A Brief History of SIL International
William Cameron Townsend, founder of SIL
The principal founder of SIL International was William Cameron Townsend (1896-1982). He began cross-cultural work with the Mayan Cakchiquel people of Guatemala in 1919. Even without formal linguistic training, he made a significant contribution to linguistic, educational and translation work among this group. By 1929 Townsend’s vision had broadened to include many other peoples also needing language-based development. His basic approach involved living in a village among the people, learning their language, conducting linguistic analysis, developing an alphabet, beginning an education program and translating portions of Scripture.
SIL International (then known as the Summer Institute of Linguistics) came into being in 1934 as a summer training program on a farm in Arkansas, USA, with two students attending. The course was repeated in 1935 with five students. After the course was over, four of the five students went with Townsend and his wife when they began field work among the ethnolinguistic people groups of Mexico. The enrollment of these summer classes grew each subsequent year.
Kenneth L. Pike, first president of SIL
Among these students was Kenneth L. Pike (1912-2000) who began work on the Mixtec language in a remote village in the state of Oaxaca, Mexico. This work launched Pike into the study of phonology and tonal systems, and eventually led to his life-long work in linguistics and the study of language in the context of human behavior. Dr. Pike served as President of SIL until 1979. He is internationally known, not only for his personal work on dozens of lesser-known languages, but also for stimulating thousands of other researchers.
Training
In 1941 one of the attendees of the training sessions in Arkansas was a professor of French at the University of Oklahoma who was studying a Native American language in Oklahoma. She was so impressed with the usefulness of SIL’s techniques for learning and analyzing unwritten languages that she invited Pike to demonstrate them at the University. As a result, SIL was invited to hold its sessions at the University of Oklahoma, an arrangement that continued until 1987. Other North American universities that have hosted SIL’s courses include the University of North Dakota (1951–), the University of Washington (1958–1985), the University of Texas at Arlington (1973–1999), Trinity Western University (1985–), and the University of Oregon (1986–2006).
SIL began offering courses outside North America with the establishment of its own schools in the United Kingdom (1953), Australia (1955) and Germany (1961). Educational partnerships were also formed with universities in Africa (1961), Latin America (1963) and Asia (1966). Through the years SIL has trained over 15,000 students in various aspects of linguistics, literacy and other cross-cultural work.
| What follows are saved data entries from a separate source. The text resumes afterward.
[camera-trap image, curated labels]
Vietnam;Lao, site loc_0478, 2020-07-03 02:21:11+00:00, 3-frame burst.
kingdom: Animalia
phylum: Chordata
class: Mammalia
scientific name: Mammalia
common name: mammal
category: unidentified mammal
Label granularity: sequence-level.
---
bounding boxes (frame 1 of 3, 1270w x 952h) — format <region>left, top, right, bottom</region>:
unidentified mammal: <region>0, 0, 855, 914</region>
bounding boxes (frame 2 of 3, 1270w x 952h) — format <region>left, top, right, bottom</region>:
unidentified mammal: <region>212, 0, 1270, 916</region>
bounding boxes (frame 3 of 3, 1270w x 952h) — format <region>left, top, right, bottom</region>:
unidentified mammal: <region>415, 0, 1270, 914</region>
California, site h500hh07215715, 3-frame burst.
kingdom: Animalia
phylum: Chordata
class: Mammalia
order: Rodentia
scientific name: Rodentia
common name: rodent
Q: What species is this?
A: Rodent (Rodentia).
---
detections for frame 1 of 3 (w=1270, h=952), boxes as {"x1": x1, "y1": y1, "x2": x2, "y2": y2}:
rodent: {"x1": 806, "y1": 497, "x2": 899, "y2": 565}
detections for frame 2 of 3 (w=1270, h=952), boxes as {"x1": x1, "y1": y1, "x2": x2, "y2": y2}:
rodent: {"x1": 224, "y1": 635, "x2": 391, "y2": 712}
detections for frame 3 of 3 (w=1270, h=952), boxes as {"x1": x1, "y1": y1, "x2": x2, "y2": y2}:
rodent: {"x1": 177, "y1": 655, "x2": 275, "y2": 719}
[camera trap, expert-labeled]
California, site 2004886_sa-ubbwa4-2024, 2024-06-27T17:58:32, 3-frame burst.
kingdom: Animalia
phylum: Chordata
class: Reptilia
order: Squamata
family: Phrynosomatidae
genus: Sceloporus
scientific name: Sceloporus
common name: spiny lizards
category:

In addition to university-level instruction, SIL continues to conduct numerous non-formal workshops on the local level to equip members of ethnolinguistic communities to carry on their own language-based development work.
Language Research
SIL linguists began language research in several countries in the Americas during the 1940s and 1950s. Their basic program, like that of Townsend’s, revolved around learning to speak the local language, studying phonological and grammatical structures, understanding the cultural context, assisting with language-based development such as alphabets, educational materials, diglot dictionaries and translating requested materials including portions of the Bible. Usually SIL linguists worked under the sponsorship of national government agencies, and their research was made available to those agencies, other national institutions and the wider academic world.
SIL developed similar language-based programs in other parts of the world, beginning in the Philippines in 1953, spreading from there to other parts of the Pacific and Asia, to Africa in 1962 and to parts of Europe in 1974. SIL is now involved in language-based development in over 50 countries.
SIL works alongside ethnolinguistic peoples whose voices are often not heard, by facilitating language-based development through research, training and advocacy. SIL is committed to ongoing training to further develop competency within those communities. SIL provides consultant help to develop the capacity of community educators and national program designers to create effective multilingual education programs.
Progress in Language-Based Development
In 1934 when SIL was formed, linguists estimated that there were about 1,000 unwritten languages in the world. As language researchers continued their investigation, many more languages were documented. Now it is known that there are nearly 7,000 languages spoken today. The conclusions of this ongoing research have been published in an SIL reference work called the Ethnologue: Languages of the World. A new edition of this catalog of languages is published every four years. The fifteenth edition, published in 2005, lists 6,912 languages.
In its 70-year history, SIL has worked with over 2,300 languages. Currently there are over 1,400 SIL language-based development programs in progress. The SIL Bibliography contains over 29,000 references to books, journal articles, book chapters, dissertations and other academic papers about languages and cultures authored or edited by SIL International staff or published by SIL. In addition to a body of literature in many lesser-known languages, numerous portions of Scripture have been translated.